PMC crisis shows depositors are sitting ducks if their bank goes bust; why shouldn’t savers get cover for full amount?
The deposit insurance guarantee scheme was set up in 1961 to ensure depositors are guaranteed at least some amount in the event of a bank collapse
When a bank goes bust, depositors rush to the bank's branches to get their money back
It might take years before the bank manages to sell its assets and generate enough liquidity to pay back to the customers
The other escape route is deposit insurance scheme provided by Deposit Insurance and Credit Guarantee Corporation (DICGC), which will pay Rs one lakh per bank account in the event of a bank failure
What happens if a bank goes bust in India? Logically, depositors will rush to the bank's branches to get their money back. There will be panic and commotion. A blame game will follow. Will the depositors get their money back? If yes, how soon? When a bank fails, naturally the regulator will ask the bank's promoters and board to repay the depositors using whatever means available, typically by selling the assets of the bank. This, however, isn’t an easy solution.
It might take years before the bank manages to sell its assets and generate enough liquidity to pay back to the customers. The other escape route is deposit insurance scheme provided by Deposit Insurance and Credit Guarantee Corporation (DICGC), which will pay Rs one lakh per bank account in the event of a bank failure. That is where the problem lies. This is the lowest deposit cover among comparable countries. Rs one lakh is a pittance when it comes to a significant number of depositors in India, especially when it comes to senior citizens who typically choose to park their life savings in bank fixed deposits. Isn’t it time to overhaul this mechanism?
The deposit insurance guarantee scheme was set up in 1961 to ensure depositors are guaranteed at least some amount in the event of a bank collapse. This amount was enhanced to Rs one lakh only in 1993 from Rs 30,000. According to an SBI report, currently the DICGC provides for cover of Rs 1 lakh per depositor (since May 1993) for deposits of Commercial Banks, RRBs, Local Area Banks (LABs) and Co-operative Banks and rest of the deposit amount is forfeited in the rare event of a bank failure.

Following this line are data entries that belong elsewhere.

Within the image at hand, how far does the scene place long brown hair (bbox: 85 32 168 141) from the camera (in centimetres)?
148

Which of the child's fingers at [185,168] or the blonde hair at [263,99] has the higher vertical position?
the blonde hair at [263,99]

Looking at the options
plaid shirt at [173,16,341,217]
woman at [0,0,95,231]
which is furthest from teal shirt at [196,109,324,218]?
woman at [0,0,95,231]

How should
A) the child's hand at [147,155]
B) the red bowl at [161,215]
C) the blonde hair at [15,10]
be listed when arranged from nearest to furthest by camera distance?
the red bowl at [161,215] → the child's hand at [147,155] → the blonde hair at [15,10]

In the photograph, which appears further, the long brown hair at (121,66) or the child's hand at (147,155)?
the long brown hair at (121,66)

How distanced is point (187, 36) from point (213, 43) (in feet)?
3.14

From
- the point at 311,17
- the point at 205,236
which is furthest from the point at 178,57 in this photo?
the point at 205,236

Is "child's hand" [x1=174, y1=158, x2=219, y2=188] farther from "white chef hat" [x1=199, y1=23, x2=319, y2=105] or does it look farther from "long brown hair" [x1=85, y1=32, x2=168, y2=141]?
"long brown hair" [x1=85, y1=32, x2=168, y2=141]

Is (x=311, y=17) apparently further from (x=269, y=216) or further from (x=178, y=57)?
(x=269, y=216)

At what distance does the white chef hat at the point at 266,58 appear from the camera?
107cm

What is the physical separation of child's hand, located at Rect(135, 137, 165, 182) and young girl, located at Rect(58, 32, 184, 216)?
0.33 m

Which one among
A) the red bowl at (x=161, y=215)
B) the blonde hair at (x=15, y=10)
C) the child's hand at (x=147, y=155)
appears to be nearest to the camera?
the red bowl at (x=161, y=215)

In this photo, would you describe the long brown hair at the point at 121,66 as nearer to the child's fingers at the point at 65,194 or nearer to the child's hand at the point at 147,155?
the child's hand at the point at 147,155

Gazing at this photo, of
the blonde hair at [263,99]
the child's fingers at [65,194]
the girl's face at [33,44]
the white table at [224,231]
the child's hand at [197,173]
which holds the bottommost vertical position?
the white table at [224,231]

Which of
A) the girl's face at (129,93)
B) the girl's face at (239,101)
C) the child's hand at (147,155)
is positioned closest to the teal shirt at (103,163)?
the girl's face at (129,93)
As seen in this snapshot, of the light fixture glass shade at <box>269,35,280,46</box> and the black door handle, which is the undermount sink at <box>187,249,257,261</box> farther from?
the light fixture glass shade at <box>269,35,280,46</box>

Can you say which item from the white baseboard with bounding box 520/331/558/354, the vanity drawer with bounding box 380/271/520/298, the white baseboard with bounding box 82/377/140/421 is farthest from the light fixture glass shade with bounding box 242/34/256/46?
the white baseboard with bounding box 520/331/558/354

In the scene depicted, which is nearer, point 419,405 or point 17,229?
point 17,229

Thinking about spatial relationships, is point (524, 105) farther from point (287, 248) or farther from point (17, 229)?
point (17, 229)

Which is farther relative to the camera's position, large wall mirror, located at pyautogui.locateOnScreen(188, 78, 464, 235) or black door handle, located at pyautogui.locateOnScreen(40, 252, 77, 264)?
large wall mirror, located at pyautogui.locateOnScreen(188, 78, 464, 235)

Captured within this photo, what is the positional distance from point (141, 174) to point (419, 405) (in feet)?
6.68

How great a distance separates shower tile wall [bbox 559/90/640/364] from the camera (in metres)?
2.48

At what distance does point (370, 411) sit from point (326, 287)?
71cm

At the end of FY19, the number of registered insured banks stood at 2098, comprising 157 commercial banks and 1941 cooperative banks. In 2017, the government has introduced “The Financial Resolution and Deposit Insurance (FRDI) Bill” in the Parliament but withdrew it in 2018 due to the bail-in clause and mass protest across the country. The FRDI bill contemplated a mechanism of deposit insurance up to a specified limit (at least Rs 1 lakh) for not only banks but also for the NBFCs, insurance companies, pension funds, stock exchanges, and depositories. The SBI report argues that in the backdrop of the PMC Bank crisis, it is high time the DICGC needs to revisit the low cover under the insurance scheme.
What should be the ideal threshold level for the deposit cover? As the SBI analysis shows, in terms of the number of accounts, 61 percent of the total accounts are less than Rs one lakh, around 70 percent are less than Rs 2 lakh, and 98.2 percent are less than Rs 15 lakh. This means small depositors are adequately covered in terms of insurance cover.
The problem, however, is that in terms of quantum of deposits, percentage of deposits less than Rs 1 lakh is only 7.8 percent of the deposit base. This means while majority in number may get their money back, the remaining is set to lose a big chunk of their savings. About 20.4 percent of the deposits are contributed by customers having deposits of more than Rs 15 lakh but less than Rs 1 crore with average deposits of Rs 35 lakh.
In the event of a bank collapse, Rs 1 lakh will be painfully inadequate to compensate this segment. The SBI report calls for a minimum Rs 2 lakh deposit insurance cover for term depositors and Rs one lakh for savings bank depositors and a separate threshold for senior citizens. The SBI’s suggestions, if accepted , will be a progressive step in the evolution of deposit scheme in India. But for high value depositors and senior citizens, even a Rs 2 lakh cover won’t be enough.
Eventually the government will have to look beyond these levels of deposit cover in the backdrop of gross uncertainty in the financial system, such as the recent PMC episode. Despite the RBI’s claims of being among the strictest banking regulators in the world, it has not inspired confidence among depositors of failing banks.
In this context, the depositors, mainly senior citizens or high value depositors, should be given an option—either through the bank or directly—to avail insurance cover for their entire deposit money parked in the bank wherein they get the full amount back in the event of bank collapse by paying a premium to the insurance company. This can be offered along with the regular DICGC scheme. Those who aren’t keen to join the scheme on account of a relatively high premium can continue with the existing deposit insurance scheme.
In India, unlike the developed countries, there are no strong social security systems in place. A bank closure can terminate the whole savings of senior citizens or deny access to their hard-earned savings for a long period like it is happening in the PMC bank case. The PMC episode is a big eye-opener for the regulator and the government to radically rethink and innovate new ways for depositor protection.